Figure 5 (not displayed) compares the total benefit across different UAV-to-task ratios. Our algorithm consistently outperforms the baselines, especially when the ratio is 3:1 or 2:1, which are typical in realistic drone technology deployments. The benefit margin widens as the problem size increases, confirming the scalability advantage of our approach.

Conclusion

We have presented a novel task allocation algorithm for heterogeneous drone swarms that integrates task screening, preference computation, and stable matching theory. By leveraging Shapley value-based coalition optimization and secondary reallocation, our method achieves high total benefit, structural stability, and computational efficiency. Experimental results demonstrate that the algorithm attains over 90% of the optimal coalition benefit while requiring significantly fewer iterations than marginal utility methods and offering far greater benefit than auction-based algorithms.
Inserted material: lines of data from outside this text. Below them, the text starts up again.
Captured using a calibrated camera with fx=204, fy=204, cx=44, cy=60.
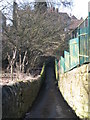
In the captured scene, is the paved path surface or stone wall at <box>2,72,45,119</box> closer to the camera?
stone wall at <box>2,72,45,119</box>

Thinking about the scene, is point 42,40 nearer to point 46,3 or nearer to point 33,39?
point 33,39

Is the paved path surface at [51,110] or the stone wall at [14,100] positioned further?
the paved path surface at [51,110]

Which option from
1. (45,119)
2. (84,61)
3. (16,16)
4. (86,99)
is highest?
(16,16)

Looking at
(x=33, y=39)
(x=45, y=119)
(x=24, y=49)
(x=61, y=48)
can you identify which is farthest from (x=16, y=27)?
(x=45, y=119)

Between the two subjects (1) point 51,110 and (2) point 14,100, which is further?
(1) point 51,110

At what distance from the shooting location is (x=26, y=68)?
2170 centimetres

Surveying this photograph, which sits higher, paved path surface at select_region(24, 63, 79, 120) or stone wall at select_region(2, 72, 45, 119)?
stone wall at select_region(2, 72, 45, 119)

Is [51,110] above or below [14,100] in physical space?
below

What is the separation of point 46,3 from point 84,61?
1233cm

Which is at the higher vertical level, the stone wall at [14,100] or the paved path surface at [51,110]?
the stone wall at [14,100]

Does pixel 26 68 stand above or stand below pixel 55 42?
below

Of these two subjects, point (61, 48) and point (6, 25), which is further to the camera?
point (61, 48)

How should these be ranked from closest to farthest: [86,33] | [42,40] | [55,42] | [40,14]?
[86,33], [40,14], [42,40], [55,42]

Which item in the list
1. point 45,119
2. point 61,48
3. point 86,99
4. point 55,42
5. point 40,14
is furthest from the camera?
point 61,48
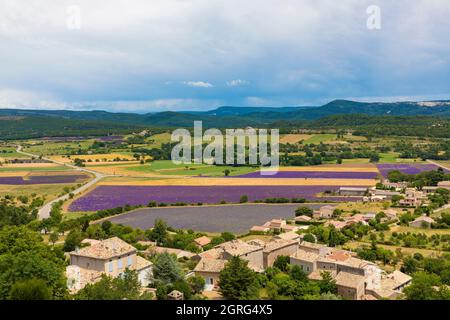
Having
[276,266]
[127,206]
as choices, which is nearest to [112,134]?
[127,206]

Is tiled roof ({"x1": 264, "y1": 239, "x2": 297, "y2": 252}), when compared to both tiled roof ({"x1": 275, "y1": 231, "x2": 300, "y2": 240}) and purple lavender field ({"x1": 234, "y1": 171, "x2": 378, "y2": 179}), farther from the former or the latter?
purple lavender field ({"x1": 234, "y1": 171, "x2": 378, "y2": 179})

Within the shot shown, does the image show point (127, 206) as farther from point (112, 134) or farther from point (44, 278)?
point (112, 134)

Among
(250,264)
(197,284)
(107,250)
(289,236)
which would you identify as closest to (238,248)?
(250,264)

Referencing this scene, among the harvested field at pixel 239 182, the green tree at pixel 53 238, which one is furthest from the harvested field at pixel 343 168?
the green tree at pixel 53 238

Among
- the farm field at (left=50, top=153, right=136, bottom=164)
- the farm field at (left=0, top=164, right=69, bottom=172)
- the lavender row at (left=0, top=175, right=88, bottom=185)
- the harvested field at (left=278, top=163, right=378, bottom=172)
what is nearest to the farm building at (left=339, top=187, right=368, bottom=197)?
the harvested field at (left=278, top=163, right=378, bottom=172)

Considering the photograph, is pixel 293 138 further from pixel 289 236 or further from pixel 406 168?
pixel 289 236

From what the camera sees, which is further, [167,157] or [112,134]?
[112,134]

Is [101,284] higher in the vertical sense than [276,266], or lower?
higher
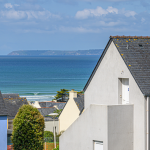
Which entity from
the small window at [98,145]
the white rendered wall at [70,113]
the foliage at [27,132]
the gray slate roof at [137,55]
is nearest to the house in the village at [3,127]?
the foliage at [27,132]

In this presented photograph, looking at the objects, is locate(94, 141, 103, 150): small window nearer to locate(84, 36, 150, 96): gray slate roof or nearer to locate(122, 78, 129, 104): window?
locate(122, 78, 129, 104): window

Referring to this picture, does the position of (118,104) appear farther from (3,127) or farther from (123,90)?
(3,127)

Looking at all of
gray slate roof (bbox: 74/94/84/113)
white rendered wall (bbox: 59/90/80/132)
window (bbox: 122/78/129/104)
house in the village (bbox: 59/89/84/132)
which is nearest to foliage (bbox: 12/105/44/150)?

The approach is particularly effective for large-scale dynamic task environments, making it a promising solution for next-generation drone technology systems requiring real-time, adaptive task assignment.

Future work will explore the integration of deep reinforcement learning to further enhance adaptability under uncertainty, as well as incorporate communication constraints and energy consumption models to extend the applicability to real-world operations. Large-scale field trials are also planned to validate the engineering feasibility of the proposed algorithm.